What I mean is, if I leave a bunch of toys (4-5) for her to play with in the home, she would happily crawl around on her bed and play for most of the day when I'm sitting next to her at the computer. Basically, she gets to do whatever she wants for 99% of the day - and she chooses to bite tug and rip stuffing out of toys all day.

I did this with my other dogs when they were young, (non-working breeds: mutts) and it keeps them entertained and at the same time not chewing up my tv or furniture. They also listen to me great when it comes to commands in/out of the house.

Some toys are rotated every day or two to keep it 'interesting' for the dog and occasionally i'll throw one across the room to make it 'super-exciting' 

I do however, keep one or two toys as special toys for tug games and fetch games - these aren't left with her.

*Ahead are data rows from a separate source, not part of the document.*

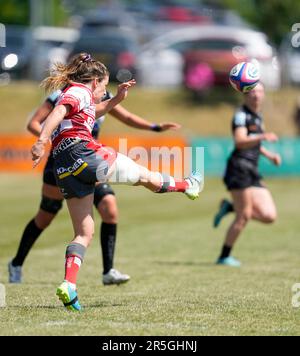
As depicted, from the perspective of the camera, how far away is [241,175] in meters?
11.7

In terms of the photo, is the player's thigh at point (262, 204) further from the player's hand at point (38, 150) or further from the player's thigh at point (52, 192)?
the player's hand at point (38, 150)

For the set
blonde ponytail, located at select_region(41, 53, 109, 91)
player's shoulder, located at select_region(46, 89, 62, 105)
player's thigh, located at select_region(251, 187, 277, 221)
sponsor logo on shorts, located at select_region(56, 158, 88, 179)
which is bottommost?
player's thigh, located at select_region(251, 187, 277, 221)

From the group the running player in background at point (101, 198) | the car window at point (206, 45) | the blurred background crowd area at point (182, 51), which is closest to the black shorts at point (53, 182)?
the running player in background at point (101, 198)

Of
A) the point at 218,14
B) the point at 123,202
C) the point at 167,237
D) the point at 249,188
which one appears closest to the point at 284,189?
the point at 123,202

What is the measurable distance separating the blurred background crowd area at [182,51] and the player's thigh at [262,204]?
18397 millimetres

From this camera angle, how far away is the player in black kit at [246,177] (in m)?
11.4

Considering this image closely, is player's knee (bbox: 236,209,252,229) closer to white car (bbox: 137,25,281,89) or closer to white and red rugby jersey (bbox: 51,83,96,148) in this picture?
white and red rugby jersey (bbox: 51,83,96,148)

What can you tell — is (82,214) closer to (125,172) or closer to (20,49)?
(125,172)

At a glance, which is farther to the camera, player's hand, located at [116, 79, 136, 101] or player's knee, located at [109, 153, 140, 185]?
player's hand, located at [116, 79, 136, 101]

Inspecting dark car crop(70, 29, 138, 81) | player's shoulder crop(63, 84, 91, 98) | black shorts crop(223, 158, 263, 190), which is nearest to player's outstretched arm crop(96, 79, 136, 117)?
player's shoulder crop(63, 84, 91, 98)

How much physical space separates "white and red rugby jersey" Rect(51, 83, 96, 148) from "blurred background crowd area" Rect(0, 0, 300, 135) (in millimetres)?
22845

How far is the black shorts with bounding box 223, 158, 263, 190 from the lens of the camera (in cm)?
→ 1168

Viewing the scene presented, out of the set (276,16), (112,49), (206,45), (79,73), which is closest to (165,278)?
(79,73)
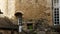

So the question: is it good/bad/doesn't matter to leave toys around? And what do other people do? Does it affect their 'working ability/drive'?

Thanks in advance.


----------



## Maren Bell Jones (Jun 7, 2006)

I would suspect if you have to worry if a Malinois of all things has enough working drive that playing with some chew toys (which she'll need anyways when she starts teething in about 2 months) will hurt her, she probably doesn't have it in the first place. ;-) JMHO.


----------



## Michele McAtee (Apr 10, 2006)

I think, like you said, if you keep her FAvorite toys back for training purposes, it's fine to leave the others out for her for free time. I do pick toys up though, so they are not the first thing pup sees when coming out for the day. If they see you are the one to get the toys out, then that is one more feather in your cap as the "ooooh, he's the one who provides me with fun" JMO.


----------



## Edmond Kan (Jul 17, 2008)

yup that's a neat one.

 thanks


----------



## Michelle Reusser (Mar 29, 2008)

My pups 6 montsh now and I still keep at least 3 toys in her kennel for her to entertain herself. So far it hasn't hurt her drives. I'm just amazed she is so content to entertain herslef, didn't work for my male.


----------